DIRECTIONS ▸
1. List the three questions posed in the opening paragraph of the interview with Nicole Chung about her memoir.
2. According to the interview with Nicole Chung, where is she now editor-in-chief?
3. Carry on the interview with Nicole Chung from its last line.

How Nicole Chung Wrote 2018’s Most Talked-About Memoir

In her debut memoir All You Can Ever Know, Nicole Chung challenges the traditional adoption narrative and sheds light on the complicated reality of being a transracial adoptee. How do you find community in a town where no one looks like you? What’s it like to embrace your birth culture years in adulthood? What do you tell your children when they ask about their heritage?

As an Asian American adopted by a white family myself, I related deeply to her experiences grappling with racial identity and heritage—of becoming the poster child for adoption, of feeling too Asian or not Asian enough, depending on the situation. All You Can Ever Know is yet another reminder of how important representation is, both as an exercise in empathy across cultural boundaries and as catharsis for those who have had undergone similar experiences.

With this in mind, I spoke on the phone with Nicole, formerly of The Toast and now the editor-in-chief of Catapult, about her experience growing up as a Korean adoptee and what it was like to write her life’s story.

Waldman-ChungMemoir

What was the inspiration for All You Can Ever Know?

I knew I wanted to write this story—I started to publish essays about adoption several years ago. I get a lot of questions and follow-ups from readers, and I was surprised, first of all, that it was a topic of interest. A lot of people didn’t necessarily know a lot about it or had only heard the perspective of adopted parents or maybe adoption professionals, but hadn’t read a lot of work by adoptees on the subject. It started to occur to me that maybe there would be enough interest and enough material for a book. I thought in a book-length project that I’d have the space to tell the whole story and introduce the full cast of characters and talk about it and make room for all the complications and nuance in my story. It’s obviously just one adoption story—it doesn’t mean that it’s representative of all or even most adoptions, but I thought it really needed a lot of pages and a higher word count to get the full story across.

I was thinking so much as I was growing up that I didn’t really ever read adoption stories—and certainly not by adopted people. So again, it started to really strike me that this perspective needed more representation in the literary landscape. And I really wanted to tell the story. Obviously, it means a lot to me and I was hoping that maybe it would mean something to readers and teach some of them more about adoption.

You mention in your book that you grew up in a primarily white community in Oregon and didn’t know any other Koreans as a child. How do you think this has affected your relationship to your heritage and the greater Asian American community?

I really had no sense of a Korean or Asian American community when I was growing up. It was just not something that existed around me. I was young and then came of age when we just started to get internet access. So even in my early years, when I was online in middle school and high school, I didn’t necessarily know to look for a community there, in the sense of Korean Americans or fellow adoptees. I didn’t find that until much later. So I didn’t have a real sense of myself as Korean for many, many years. At least, I knew I was Korean, but didn’t really know what that meant. I didn’t really have any models, I didn’t really become close to any fellow Koreans. It was definitely confusing, and I think as a result, I will probably always feel more distance than I wish I felt.

Later in life, how were you able to get more involved in those communities and become more aware of your Korean-American heritage and the adoption community? What was that journey like of finding it as an adult, and how has that affected your understanding of it now?

Saved entries

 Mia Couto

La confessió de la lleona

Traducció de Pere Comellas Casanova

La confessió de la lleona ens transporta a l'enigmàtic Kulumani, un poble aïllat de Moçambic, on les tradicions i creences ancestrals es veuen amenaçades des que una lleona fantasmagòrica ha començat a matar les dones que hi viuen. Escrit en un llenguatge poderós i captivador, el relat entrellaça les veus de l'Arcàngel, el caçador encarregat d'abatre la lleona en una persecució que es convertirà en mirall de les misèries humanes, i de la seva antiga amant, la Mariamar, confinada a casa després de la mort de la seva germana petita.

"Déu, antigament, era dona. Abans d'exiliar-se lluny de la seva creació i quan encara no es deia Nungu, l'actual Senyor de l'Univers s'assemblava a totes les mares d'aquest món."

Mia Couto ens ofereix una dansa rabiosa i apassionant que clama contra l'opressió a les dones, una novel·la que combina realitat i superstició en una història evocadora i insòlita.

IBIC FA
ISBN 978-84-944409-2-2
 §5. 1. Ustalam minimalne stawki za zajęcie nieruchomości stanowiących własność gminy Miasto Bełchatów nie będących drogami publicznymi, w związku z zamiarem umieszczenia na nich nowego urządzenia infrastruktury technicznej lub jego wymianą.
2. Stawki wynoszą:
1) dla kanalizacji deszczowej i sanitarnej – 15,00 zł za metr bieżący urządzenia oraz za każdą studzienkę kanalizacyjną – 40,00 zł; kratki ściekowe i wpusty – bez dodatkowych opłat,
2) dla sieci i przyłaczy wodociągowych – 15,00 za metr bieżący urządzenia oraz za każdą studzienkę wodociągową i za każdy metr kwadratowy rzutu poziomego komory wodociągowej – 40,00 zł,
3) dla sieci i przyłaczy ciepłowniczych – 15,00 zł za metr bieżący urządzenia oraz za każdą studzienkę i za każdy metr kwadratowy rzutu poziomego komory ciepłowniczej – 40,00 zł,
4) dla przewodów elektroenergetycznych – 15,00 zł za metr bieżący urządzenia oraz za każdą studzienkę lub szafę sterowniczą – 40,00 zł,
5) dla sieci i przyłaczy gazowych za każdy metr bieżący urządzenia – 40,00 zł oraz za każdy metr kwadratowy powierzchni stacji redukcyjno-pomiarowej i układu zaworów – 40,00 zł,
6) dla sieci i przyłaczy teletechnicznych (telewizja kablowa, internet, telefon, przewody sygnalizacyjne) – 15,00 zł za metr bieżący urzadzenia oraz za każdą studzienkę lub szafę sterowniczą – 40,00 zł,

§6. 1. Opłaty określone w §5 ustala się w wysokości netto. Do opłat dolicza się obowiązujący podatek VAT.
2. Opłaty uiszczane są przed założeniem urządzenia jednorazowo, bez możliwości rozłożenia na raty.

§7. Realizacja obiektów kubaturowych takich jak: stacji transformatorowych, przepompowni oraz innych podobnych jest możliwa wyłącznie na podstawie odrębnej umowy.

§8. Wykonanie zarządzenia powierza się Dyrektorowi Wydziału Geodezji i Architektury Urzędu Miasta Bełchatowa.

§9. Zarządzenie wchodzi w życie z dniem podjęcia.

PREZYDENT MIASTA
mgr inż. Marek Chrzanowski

EXPECTED OUTPUTS ▸
1.
- How do you find community in a town where no one looks like you?
- What's it like to embrace your birth culture years in adulthood?
- What do you tell your children when they ask about their heritage?

2. Catapult.

3.
It’s definitely a work in progress. I don’t imagine that I have discovered or come to understand everything that I will in time. I think it also wasn’t any one event. I was always curious, but didn’t have a way to know or explore my heritage, since there were no other Koreans growing up. I did go to a college that had a large Asian American population, and I made some Korean American friends in college. It’s definitely been a process. It’s something I still feel really insecure about. I think as an adopted person I’ll always feel a little bit insecure in uncontrollable ways about how Korean I am. But I think it started when I made—not just Korean friends—friends with other Asian American and people of color in college.

Reuniting with my birth family was obviously huge. Getting to know my sister and become close with her and find some ways to share my life with her was very important. And doing my own research and trying to learn more. I think too what was huge for me in the Asian American community was eventually the internet and talking about some of these issues.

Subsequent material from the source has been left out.